[Selected excerpt]:

# Gmail Invites



## rhorne4 (Sep 12, 2004)

http://isnoop.net/gmail/

Found this site to get gmail invites by just entering your email address.Hope it helps someone.


----------



## kev7706 (Dec 23, 2003)

Thanks rhorne4. 
I now have a gmail account.


----------



## angelize56 (Apr 17, 2002)

Me too!  Thanks rhorne!


----------



## rhorne4 (Sep 12, 2004)

Glad i could help.


----------



## Â§onic â¬hao (Apr 3, 2005)

GMAIL is great! I signed up!


----------



## Ralphn (Jan 19, 2004)

Thanks a lot for this site, having looked for a gmail account for a while I have finally got one...Ralphn


----------



## ChuckE (Aug 30, 2004)

I misplaced the Google GMail URL of how to get right into the signup for GMail.
But, until I find it again, you can get a free account at:
http://isnoop.net/gmail/


----------



## ChuckE (Aug 30, 2004)

*I found it!*
Here is the Google website that you can sign up for your own GMail account without an invite.
https://www.google.com/accounts/NewAccount

(*PLEASE IGNORE*, I have since found that this is not the GMail sign-up.)
(I'm only leaving this msg here to not break the thread.)

[Dataset excerpt]:
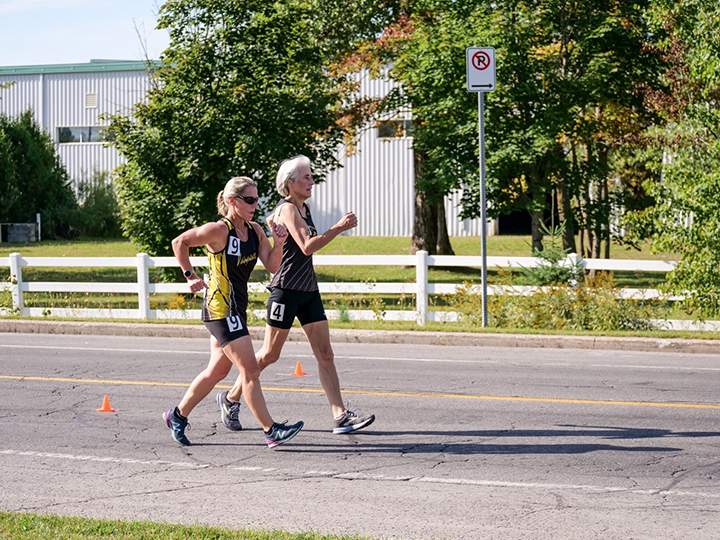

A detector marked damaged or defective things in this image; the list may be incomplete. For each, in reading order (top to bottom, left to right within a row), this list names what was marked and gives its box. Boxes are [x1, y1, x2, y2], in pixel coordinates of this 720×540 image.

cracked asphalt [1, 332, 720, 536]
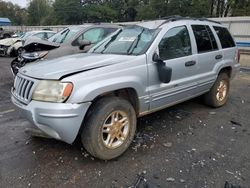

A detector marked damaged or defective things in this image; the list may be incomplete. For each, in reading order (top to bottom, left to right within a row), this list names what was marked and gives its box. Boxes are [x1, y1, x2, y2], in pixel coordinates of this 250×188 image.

[Written instruction]:
Extract the full Gmail invites thread word for word. The listing comes from a different source.

[Result]:
# Gmail Invites



## rhorne4 (Sep 12, 2004)

http://isnoop.net/gmail/

Found this site to get gmail invites by just entering your email address.Hope it helps someone.


----------



## kev7706 (Dec 23, 2003)

Thanks rhorne4. 
I now have a gmail account.


----------



## angelize56 (Apr 17, 2002)

Me too!  Thanks rhorne!


----------



## rhorne4 (Sep 12, 2004)

Glad i could help.


----------



## Â§onic â¬hao (Apr 3, 2005)

GMAIL is great! I signed up!


----------



## Ralphn (Jan 19, 2004)

Thanks a lot for this site, having looked for a gmail account for a while I have finally got one...Ralphn


----------



## ChuckE (Aug 30, 2004)

I misplaced the Google GMail URL of how to get right into the signup for GMail.
But, until I find it again, you can get a free account at:
http://isnoop.net/gmail/


----------



## ChuckE (Aug 30, 2004)

*I found it!*
Here is the Google website that you can sign up for your own GMail account without an invite.
https://www.google.com/accounts/NewAccount

(*PLEASE IGNORE*, I have since found that this is not the GMail sign-up.)
(I'm only leaving this msg here to not break the thread.)